È ancora lunga (e inquinante) la via per l’automobile elettrica
Molti dubbi su costi e tempi della conversione, da Bosch a Toyota
Il boom delle auto a batteria e ibride sembra incontrare qualche ostacolo. E alcuni big iniziano ad avere dubbi sul futuro, come testimoniato dai vertici di Toyota a Bosch, che hanno riaperto il dibattito su tempi e costi della conversione: su un parco globale di 1,4 miliardi di vetture, quelle a batteria arriveranno a 50 milioni solo nel 2025.

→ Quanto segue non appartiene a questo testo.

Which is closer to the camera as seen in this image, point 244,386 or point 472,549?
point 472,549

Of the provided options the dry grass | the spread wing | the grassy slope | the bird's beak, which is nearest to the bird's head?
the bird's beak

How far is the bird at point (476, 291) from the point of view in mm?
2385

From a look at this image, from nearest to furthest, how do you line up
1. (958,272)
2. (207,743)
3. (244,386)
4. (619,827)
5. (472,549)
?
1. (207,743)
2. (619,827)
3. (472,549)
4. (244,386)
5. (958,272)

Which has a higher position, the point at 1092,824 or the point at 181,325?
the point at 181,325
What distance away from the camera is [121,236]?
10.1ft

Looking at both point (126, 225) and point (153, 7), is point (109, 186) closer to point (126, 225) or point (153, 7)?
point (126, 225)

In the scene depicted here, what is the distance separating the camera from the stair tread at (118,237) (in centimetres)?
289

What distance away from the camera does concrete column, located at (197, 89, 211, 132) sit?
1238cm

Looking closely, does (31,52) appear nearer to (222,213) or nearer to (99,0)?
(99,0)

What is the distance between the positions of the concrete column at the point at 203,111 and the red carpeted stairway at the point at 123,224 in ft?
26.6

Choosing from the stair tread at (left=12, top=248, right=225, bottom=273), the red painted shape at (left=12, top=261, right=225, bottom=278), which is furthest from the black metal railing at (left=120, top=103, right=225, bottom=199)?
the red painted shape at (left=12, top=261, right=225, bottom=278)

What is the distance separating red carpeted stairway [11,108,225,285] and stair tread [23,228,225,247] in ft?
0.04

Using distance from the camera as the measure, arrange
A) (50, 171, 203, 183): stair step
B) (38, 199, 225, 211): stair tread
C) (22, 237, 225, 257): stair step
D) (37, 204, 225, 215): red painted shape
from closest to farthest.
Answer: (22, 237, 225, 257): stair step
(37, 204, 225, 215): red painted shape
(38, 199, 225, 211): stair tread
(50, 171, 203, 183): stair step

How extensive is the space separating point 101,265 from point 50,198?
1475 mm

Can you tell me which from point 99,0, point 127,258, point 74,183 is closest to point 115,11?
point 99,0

Il successo di Tesla può avere avuto un ruolo non secondario. Forse per questo ma anche per il boom delle auto a batteria e ibride in Germania (20% delle vendite in novembre) e in Cina (dal 5% del 2019 al 20% stimato per il 2025), si pensava che niente ormai avrebbe potuto placare la febbre della rivoluzione elettrica. Proprio in Cina una Tesla in pectore, Nio (+26% a Wall Street da inizio anno), ha appena superato Volkswagen per capitalizzazione. Altre due startup cinesi, Xpeng (+33%) e Li Auto (+21%) scalpitano. Negli Stati Uniti da tenere d’occhio sono Lucid e Rivian, che ha appena chiuso un round di finanziamenti da 2,5 miliardi di dollari (tra gli investitori Soros, Fidelity, BlackRock).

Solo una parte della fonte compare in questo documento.